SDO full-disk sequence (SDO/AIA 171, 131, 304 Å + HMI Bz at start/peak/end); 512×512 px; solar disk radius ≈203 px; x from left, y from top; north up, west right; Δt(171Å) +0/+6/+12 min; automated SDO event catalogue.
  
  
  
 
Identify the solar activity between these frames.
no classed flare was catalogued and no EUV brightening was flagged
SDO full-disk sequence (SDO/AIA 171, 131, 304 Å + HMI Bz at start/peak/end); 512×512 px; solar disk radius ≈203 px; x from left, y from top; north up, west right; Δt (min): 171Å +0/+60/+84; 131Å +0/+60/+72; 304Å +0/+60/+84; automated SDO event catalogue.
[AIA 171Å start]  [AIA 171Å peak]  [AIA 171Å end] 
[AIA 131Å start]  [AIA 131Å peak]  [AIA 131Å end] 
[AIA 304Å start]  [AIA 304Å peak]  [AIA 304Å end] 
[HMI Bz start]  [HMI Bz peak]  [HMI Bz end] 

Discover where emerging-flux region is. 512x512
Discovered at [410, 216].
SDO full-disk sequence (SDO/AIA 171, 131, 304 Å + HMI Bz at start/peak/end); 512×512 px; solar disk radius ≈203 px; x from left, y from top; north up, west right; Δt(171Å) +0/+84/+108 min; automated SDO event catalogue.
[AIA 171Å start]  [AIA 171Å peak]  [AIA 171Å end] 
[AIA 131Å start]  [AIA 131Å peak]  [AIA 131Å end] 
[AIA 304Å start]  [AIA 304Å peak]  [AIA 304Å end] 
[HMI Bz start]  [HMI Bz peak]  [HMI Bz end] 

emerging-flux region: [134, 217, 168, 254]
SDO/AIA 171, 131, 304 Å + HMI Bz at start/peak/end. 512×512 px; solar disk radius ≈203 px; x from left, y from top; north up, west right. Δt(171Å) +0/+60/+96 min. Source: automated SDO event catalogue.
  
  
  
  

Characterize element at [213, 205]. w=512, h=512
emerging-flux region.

**********

Please repeat the listing from the line containing "SDO/AIA 171, 131, 304 Å + HMI Bz at start/peak/end." through the end of the listing, replacing "Characterize" with "Describe" and leaving everything else unchanged.

*RESULT FOR THIS EXERCISE*
SDO/AIA 171, 131, 304 Å + HMI Bz at start/peak/end. 512×512 px; solar disk radius ≈203 px; x from left, y from top; north up, west right. Δt(171Å) +0/+60/+96 min. Source: automated SDO event catalogue.
  
  
  
  

Describe element at [213, 205]. w=512, h=512
emerging-flux region.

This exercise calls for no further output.